Y aunque en varios de sus textos resalta el estatus de las mujeres en cargos corporativos y de poder, y siempre se asegura de que haya una pluma femenina en cada edición del periódico, su ascenso no tiene nada que ver con una iniciativa del periódico por mostrarse defensor de la igualdad de las mujeres. O puede que sí. Lo cierto es que es la primera vez en 160 años de funcionamiento, que una mujer dirige The New York Times. “Me dieron el puesto porque soy la persona más preparada para el cargo, no por ser mujer”, aseguró en la rueda de prensa.
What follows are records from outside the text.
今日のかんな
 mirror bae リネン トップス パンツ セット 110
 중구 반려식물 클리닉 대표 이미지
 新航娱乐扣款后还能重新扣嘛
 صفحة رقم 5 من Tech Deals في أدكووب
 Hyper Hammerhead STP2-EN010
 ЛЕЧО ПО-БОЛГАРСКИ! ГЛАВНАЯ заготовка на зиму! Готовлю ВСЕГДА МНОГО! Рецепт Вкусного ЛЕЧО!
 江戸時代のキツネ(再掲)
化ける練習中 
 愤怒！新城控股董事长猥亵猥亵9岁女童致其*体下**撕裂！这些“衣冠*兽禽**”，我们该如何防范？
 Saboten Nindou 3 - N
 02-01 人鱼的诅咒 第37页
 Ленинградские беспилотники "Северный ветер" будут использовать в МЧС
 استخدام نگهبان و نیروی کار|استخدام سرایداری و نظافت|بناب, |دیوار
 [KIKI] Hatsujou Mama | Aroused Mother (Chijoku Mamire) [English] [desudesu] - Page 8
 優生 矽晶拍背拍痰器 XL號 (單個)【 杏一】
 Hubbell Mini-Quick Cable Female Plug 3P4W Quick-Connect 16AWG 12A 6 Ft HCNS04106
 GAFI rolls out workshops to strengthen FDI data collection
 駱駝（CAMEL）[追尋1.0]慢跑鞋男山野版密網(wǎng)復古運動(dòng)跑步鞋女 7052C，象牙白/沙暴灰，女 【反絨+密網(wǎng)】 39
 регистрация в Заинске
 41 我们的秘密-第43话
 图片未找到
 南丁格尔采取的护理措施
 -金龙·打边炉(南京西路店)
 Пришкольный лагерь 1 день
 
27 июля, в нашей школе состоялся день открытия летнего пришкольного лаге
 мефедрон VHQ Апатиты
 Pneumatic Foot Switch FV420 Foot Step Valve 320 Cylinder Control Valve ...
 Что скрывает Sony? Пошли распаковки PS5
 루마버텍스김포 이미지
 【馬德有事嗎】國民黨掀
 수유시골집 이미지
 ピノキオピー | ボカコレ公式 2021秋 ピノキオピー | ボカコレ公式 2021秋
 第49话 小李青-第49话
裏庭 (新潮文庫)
Su experiencia en la revista Times (1973), The American Lawyer (1986), y en The Wall Street Journal como editora, aparte de los 14 años en la sala de redacción de The New York Times, fueron suficientes para sustituir a Bill Keller, quien al parecer perdió el respaldo de las directivas cuando utilizó el periódico para criticar el boom del ciberespacio, tildando a los blogueros de “recicladores de contenido” y a Twitter como el “enemigo de la contemplación”.

Por eso uno de los principales objetivos de Jill es hacer del diario una comunidad virtual, integrando lo digital con el impreso. Al mismo tiempo modificará la manera en que el periódico ha sido manejado los últimos años. “Tenemos una cultura de consenso en el periódico, lo que es maravilloso por un lado, pero perjudicial por el otro, así que vienen épocas de cambios positivos”.

Pero ella no está preocupada. Observadora, analítica y paciente, es una fiel creyente de que cada día hay que vivirlo como si fuera el último. Por algo tiene tatuada en su hombro derecho la figura de un tiquete de metro con la frase “válido para un solo viaje”. Desde hace ocho años esa es su filosofía de vida.

Una posición muy sensata si se tiene en cuenta que, como lo expuso The Guardian en su editorial, “el jefe de The New York Times retiene el poder de dirigir las conversaciones en el ámbito nacional, mover los mercados, sacar políticos, sancionar guerras y crear estrellas de Hollywood”. Nada mal para una mujer que es apodada con el nombre de "La drama gris".